# [Questions]
• 1. According to the rotator cuff article, what share of all rotator cuff tears can be treated arthroscopically?
• 2. Please quote the part of the rotator cuff article that opens with the words containing "Conservative treatment of" and closes with "be treated arthroscopically.".

[[ Excerpt provided open ]]

With the cut back in the labor force more and more workers are being forced to pick up the slack. This often times leads to injuries caused by over-use. One of the common injuries associated with over-use is the tear of the shoulder’s rotator cuff.

English: MRI of rotator cuff full-thickness tear

A person with a rotator cuff tear will often complain of pain while resting or pain with movement such as lifting, pushing, pulling and reaching. You may also experience pain at night. Rotator cuff pain is described as an aching pain but could increase or become more sharp with activity. Typically, people over 40 experience a larger percentage of full thickness rotator cuff tears than people under 40.

An MRI is the standard for diagnosing rotator cuff tears. While arthrography can be used to diagnose a partial full thickness tear, it is not useful in diagnosing partial tears.

Conservative treatment of a rotator cuff tear includes non-steroidal anti-flammatory medications. Your doctor may also prescribe a course of physical therapy which can include stretching and strengthening exercises, ultrasound, e-stim and phonphoresis.

Your doctor may also recommend a corticosteroid injection which may provide relief of your symptoms. This injection can also be used a a diagnostic tool based on the extent of pain relief you experience.

When conservative treatment fails, your doctor may recommend surgery. With the advent of arthroscopy, doctors are able to perform minimally invasive procedures to surgically repair rotator cuff tears. More than 95% of all rotator cuff tears can be treated arthroscopically.

The recovery period for a rotator cuff tear can be lengthy. Post operative strengthening usually begins around three months after your procedure. For a workers compensation patient it is helpful for them to have a job description to provide to the physical therapist who can customize their therapy plan. A work hardening program may be valuable in conditioning the worker to return to their job.

[[ Excerpt provided closed ]]
[[ Data to examine open ]]

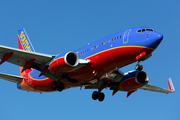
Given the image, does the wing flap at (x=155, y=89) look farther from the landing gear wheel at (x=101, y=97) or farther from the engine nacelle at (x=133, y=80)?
the landing gear wheel at (x=101, y=97)

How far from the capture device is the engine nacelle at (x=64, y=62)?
29094 millimetres

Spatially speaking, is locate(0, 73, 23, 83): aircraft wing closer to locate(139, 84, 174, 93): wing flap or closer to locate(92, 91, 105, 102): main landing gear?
locate(92, 91, 105, 102): main landing gear

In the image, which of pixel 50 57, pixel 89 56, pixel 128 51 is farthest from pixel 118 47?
pixel 50 57

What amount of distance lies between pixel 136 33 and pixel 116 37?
217cm

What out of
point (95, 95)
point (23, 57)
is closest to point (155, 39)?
point (95, 95)

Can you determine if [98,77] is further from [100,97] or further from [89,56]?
[100,97]

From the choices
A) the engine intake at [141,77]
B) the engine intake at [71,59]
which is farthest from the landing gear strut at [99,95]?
the engine intake at [71,59]

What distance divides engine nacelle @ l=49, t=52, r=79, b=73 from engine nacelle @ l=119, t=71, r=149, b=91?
886 centimetres

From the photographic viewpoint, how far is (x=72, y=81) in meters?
32.8

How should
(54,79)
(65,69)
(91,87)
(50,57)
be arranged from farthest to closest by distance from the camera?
1. (91,87)
2. (54,79)
3. (50,57)
4. (65,69)

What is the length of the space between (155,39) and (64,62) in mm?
9107

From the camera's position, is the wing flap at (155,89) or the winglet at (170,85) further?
the winglet at (170,85)

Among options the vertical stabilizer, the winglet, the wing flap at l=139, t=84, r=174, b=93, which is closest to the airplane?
the wing flap at l=139, t=84, r=174, b=93

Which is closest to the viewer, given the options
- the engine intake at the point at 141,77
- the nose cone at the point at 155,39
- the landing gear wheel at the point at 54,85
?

[[ Data to examine closed ]]

# [Answers to the exercises]
• 1. More than 95%

• 2.
Conservative treatment of a rotator cuff tear includes non-steroidal anti-flammatory medications. Your doctor may also prescribe a course of physical therapy which can include stretching and strengthening exercises, ultrasound, e-stim and phonphoresis.

Your doctor may also recommend a corticosteroid injection which may provide relief of your symptoms. This injection can also be used a a diagnostic tool based on the extent of pain relief you experience.

When conservative treatment fails, your doctor may recommend surgery. With the advent of arthroscopy, doctors are able to perform minimally invasive procedures to surgically repair rotator cuff tears. More than 95% of all rotator cuff tears can be treated arthroscopically.